Transcribe the data that follows precisely, omitting nothing.

#### PROVIDED INFORMATION ####

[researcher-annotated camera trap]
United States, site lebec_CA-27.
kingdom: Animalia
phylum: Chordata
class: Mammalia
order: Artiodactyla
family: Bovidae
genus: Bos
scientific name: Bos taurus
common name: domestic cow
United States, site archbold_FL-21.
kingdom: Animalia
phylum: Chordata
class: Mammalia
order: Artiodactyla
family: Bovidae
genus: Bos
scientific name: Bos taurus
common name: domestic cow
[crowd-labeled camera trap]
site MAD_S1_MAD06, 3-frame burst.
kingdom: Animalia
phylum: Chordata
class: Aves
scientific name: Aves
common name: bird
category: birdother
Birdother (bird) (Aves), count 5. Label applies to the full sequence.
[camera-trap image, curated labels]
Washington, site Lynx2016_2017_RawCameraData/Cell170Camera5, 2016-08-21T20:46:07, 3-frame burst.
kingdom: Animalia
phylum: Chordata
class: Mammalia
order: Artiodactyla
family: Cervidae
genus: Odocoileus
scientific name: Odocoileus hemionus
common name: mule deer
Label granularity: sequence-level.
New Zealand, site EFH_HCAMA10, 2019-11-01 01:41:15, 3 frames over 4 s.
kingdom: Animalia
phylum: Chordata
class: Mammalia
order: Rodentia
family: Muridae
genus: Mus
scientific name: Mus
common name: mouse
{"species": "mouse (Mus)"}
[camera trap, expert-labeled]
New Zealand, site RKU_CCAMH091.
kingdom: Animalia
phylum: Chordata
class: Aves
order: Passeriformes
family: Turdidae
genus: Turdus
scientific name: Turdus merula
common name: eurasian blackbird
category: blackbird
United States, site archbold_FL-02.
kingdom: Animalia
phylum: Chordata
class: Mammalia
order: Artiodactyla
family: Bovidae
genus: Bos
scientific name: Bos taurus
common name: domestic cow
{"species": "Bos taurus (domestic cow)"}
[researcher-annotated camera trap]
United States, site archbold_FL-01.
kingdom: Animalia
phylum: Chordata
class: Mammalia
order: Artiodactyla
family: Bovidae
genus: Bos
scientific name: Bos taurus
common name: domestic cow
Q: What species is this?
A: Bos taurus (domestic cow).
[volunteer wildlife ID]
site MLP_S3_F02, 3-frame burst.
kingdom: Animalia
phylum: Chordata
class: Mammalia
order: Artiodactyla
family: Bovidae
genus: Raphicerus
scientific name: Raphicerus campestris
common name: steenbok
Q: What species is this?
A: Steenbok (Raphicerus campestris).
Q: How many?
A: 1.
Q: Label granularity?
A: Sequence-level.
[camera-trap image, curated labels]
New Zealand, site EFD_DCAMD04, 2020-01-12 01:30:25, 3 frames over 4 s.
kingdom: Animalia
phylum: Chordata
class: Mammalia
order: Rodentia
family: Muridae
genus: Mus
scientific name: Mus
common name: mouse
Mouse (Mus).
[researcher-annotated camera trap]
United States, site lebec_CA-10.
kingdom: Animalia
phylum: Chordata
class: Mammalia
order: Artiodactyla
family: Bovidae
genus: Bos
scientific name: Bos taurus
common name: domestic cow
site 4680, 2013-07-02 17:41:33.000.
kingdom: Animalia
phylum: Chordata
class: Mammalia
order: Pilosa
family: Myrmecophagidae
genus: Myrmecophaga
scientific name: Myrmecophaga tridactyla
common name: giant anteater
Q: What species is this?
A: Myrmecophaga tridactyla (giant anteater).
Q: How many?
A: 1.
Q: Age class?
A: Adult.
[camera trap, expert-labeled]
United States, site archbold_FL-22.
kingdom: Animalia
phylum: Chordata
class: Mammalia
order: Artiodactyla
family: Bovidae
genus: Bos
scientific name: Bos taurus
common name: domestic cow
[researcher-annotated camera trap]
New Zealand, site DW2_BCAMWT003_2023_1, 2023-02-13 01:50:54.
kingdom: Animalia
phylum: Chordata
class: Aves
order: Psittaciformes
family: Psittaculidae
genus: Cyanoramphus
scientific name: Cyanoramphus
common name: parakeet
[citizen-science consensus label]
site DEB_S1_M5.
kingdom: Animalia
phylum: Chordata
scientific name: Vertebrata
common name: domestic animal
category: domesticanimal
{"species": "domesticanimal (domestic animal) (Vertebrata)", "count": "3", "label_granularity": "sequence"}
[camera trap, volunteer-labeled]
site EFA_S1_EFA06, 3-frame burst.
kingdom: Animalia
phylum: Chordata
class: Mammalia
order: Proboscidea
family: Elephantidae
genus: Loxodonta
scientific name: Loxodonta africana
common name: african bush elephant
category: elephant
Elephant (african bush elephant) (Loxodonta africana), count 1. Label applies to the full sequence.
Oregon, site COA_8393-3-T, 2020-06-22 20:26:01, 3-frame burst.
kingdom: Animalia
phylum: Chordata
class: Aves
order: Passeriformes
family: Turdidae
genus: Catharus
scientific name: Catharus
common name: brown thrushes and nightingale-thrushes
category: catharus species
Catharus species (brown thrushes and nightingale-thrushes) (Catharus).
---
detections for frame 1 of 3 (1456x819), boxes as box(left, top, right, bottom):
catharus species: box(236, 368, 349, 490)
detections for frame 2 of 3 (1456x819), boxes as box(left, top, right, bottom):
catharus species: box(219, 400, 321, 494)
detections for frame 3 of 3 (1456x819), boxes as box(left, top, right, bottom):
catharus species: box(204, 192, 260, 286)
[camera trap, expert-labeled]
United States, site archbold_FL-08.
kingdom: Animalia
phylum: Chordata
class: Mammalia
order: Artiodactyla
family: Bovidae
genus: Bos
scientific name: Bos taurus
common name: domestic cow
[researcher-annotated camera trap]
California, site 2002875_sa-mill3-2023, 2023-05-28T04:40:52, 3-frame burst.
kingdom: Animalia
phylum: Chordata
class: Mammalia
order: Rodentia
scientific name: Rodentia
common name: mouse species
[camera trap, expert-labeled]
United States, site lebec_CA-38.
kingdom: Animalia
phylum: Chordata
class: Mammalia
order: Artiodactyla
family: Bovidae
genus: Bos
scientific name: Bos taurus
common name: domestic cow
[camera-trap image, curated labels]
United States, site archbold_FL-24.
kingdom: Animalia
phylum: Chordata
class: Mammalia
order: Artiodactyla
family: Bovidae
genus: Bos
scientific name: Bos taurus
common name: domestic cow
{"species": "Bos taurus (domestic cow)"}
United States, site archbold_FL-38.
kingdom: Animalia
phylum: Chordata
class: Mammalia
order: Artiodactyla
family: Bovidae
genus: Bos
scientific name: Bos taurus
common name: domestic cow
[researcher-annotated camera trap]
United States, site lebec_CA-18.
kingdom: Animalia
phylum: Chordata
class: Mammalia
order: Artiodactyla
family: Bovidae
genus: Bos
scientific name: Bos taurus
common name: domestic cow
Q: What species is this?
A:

####

**RESULT OF THIS TASK:**
[researcher-annotated camera trap]
United States, site lebec_CA-27.
kingdom: Animalia
phylum: Chordata
class: Mammalia
order: Artiodactyla
family: Bovidae
genus: Bos
scientific name: Bos taurus
common name: domestic cow
United States, site archbold_FL-21.
kingdom: Animalia
phylum: Chordata
class: Mammalia
order: Artiodactyla
family: Bovidae
genus: Bos
scientific name: Bos taurus
common name: domestic cow
[crowd-labeled camera trap]
site MAD_S1_MAD06, 3-frame burst.
kingdom: Animalia
phylum: Chordata
class: Aves
scientific name: Aves
common name: bird
category: birdother
Birdother (bird) (Aves), count 5. Label applies to the full sequence.
[camera-trap image, curated labels]
Washington, site Lynx2016_2017_RawCameraData/Cell170Camera5, 2016-08-21T20:46:07, 3-frame burst.
kingdom: Animalia
phylum: Chordata
class: Mammalia
order: Artiodactyla
family: Cervidae
genus: Odocoileus
scientific name: Odocoileus hemionus
common name: mule deer
Label granularity: sequence-level.
New Zealand, site EFH_HCAMA10, 2019-11-01 01:41:15, 3 frames over 4 s.
kingdom: Animalia
phylum: Chordata
class: Mammalia
order: Rodentia
family: Muridae
genus: Mus
scientific name: Mus
common name: mouse
{"species": "mouse (Mus)"}
[camera trap, expert-labeled]
New Zealand, site RKU_CCAMH091.
kingdom: Animalia
phylum: Chordata
class: Aves
order: Passeriformes
family: Turdidae
genus: Turdus
scientific name: Turdus merula
common name: eurasian blackbird
category: blackbird
United States, site archbold_FL-02.
kingdom: Animalia
phylum: Chordata
class: Mammalia
order: Artiodactyla
family: Bovidae
genus: Bos
scientific name: Bos taurus
common name: domestic cow
{"species": "Bos taurus (domestic cow)"}
[researcher-annotated camera trap]
United States, site archbold_FL-01.
kingdom: Animalia
phylum: Chordata
class: Mammalia
order: Artiodactyla
family: Bovidae
genus: Bos
scientific name: Bos taurus
common name: domestic cow
Q: What species is this?
A: Bos taurus (domestic cow).
[volunteer wildlife ID]
site MLP_S3_F02, 3-frame burst.
kingdom: Animalia
phylum: Chordata
class: Mammalia
order: Artiodactyla
family: Bovidae
genus: Raphicerus
scientific name: Raphicerus campestris
common name: steenbok
Q: What species is this?
A: Steenbok (Raphicerus campestris).
Q: How many?
A: 1.
Q: Label granularity?
A: Sequence-level.
[camera-trap image, curated labels]
New Zealand, site EFD_DCAMD04, 2020-01-12 01:30:25, 3 frames over 4 s.
kingdom: Animalia
phylum: Chordata
class: Mammalia
order: Rodentia
family: Muridae
genus: Mus
scientific name: Mus
common name: mouse
Mouse (Mus).
[researcher-annotated camera trap]
United States, site lebec_CA-10.
kingdom: Animalia
phylum: Chordata
class: Mammalia
order: Artiodactyla
family: Bovidae
genus: Bos
scientific name: Bos taurus
common name: domestic cow
site 4680, 2013-07-02 17:41:33.000.
kingdom: Animalia
phylum: Chordata
class: Mammalia
order: Pilosa
family: Myrmecophagidae
genus: Myrmecophaga
scientific name: Myrmecophaga tridactyla
common name: giant anteater
Q: What species is this?
A: Myrmecophaga tridactyla (giant anteater).
Q: How many?
A: 1.
Q: Age class?
A: Adult.
[camera trap, expert-labeled]
United States, site archbold_FL-22.
kingdom: Animalia
phylum: Chordata
class: Mammalia
order: Artiodactyla
family: Bovidae
genus: Bos
scientific name: Bos taurus
common name: domestic cow
[researcher-annotated camera trap]
New Zealand, site DW2_BCAMWT003_2023_1, 2023-02-13 01:50:54.
kingdom: Animalia
phylum: Chordata
class: Aves
order: Psittaciformes
family: Psittaculidae
genus: Cyanoramphus
scientific name: Cyanoramphus
common name: parakeet
[citizen-science consensus label]
site DEB_S1_M5.
kingdom: Animalia
phylum: Chordata
scientific name: Vertebrata
common name: domestic animal
category: domesticanimal
{"species": "domesticanimal (domestic animal) (Vertebrata)", "count": "3", "label_granularity": "sequence"}
[camera trap, volunteer-labeled]
site EFA_S1_EFA06, 3-frame burst.
kingdom: Animalia
phylum: Chordata
class: Mammalia
order: Proboscidea
family: Elephantidae
genus: Loxodonta
scientific name: Loxodonta africana
common name: african bush elephant
category: elephant
Elephant (african bush elephant) (Loxodonta africana), count 1. Label applies to the full sequence.
Oregon, site COA_8393-3-T, 2020-06-22 20:26:01, 3-frame burst.
kingdom: Animalia
phylum: Chordata
class: Aves
order: Passeriformes
family: Turdidae
genus: Catharus
scientific name: Catharus
common name: brown thrushes and nightingale-thrushes
category: catharus species
Catharus species (brown thrushes and nightingale-thrushes) (Catharus).
---
detections for frame 1 of 3 (1456x819), boxes as box(left, top, right, bottom):
catharus species: box(236, 368, 349, 490)
detections for frame 2 of 3 (1456x819), boxes as box(left, top, right, bottom):
catharus species: box(219, 400, 321, 494)
detections for frame 3 of 3 (1456x819), boxes as box(left, top, right, bottom):
catharus species: box(204, 192, 260, 286)
[camera trap, expert-labeled]
United States, site archbold_FL-08.
kingdom: Animalia
phylum: Chordata
class: Mammalia
order: Artiodactyla
family: Bovidae
genus: Bos
scientific name: Bos taurus
common name: domestic cow
[researcher-annotated camera trap]
California, site 2002875_sa-mill3-2023, 2023-05-28T04:40:52, 3-frame burst.
kingdom: Animalia
phylum: Chordata
class: Mammalia
order: Rodentia
scientific name: Rodentia
common name: mouse species
[camera trap, expert-labeled]
United States, site lebec_CA-38.
kingdom: Animalia
phylum: Chordata
class: Mammalia
order: Artiodactyla
family: Bovidae
genus: Bos
scientific name: Bos taurus
common name: domestic cow
[camera-trap image, curated labels]
United States, site archbold_FL-24.
kingdom: Animalia
phylum: Chordata
class: Mammalia
order: Artiodactyla
family: Bovidae
genus: Bos
scientific name: Bos taurus
common name: domestic cow
{"species": "Bos taurus (domestic cow)"}
United States, site archbold_FL-38.
kingdom: Animalia
phylum: Chordata
class: Mammalia
order: Artiodactyla
family: Bovidae
genus: Bos
scientific name: Bos taurus
common name: domestic cow
[researcher-annotated camera trap]
United States, site lebec_CA-18.
kingdom: Animalia
phylum: Chordata
class: Mammalia
order: Artiodactyla
family: Bovidae
genus: Bos
scientific name: Bos taurus
common name: domestic cow
Q: What species is this?
A:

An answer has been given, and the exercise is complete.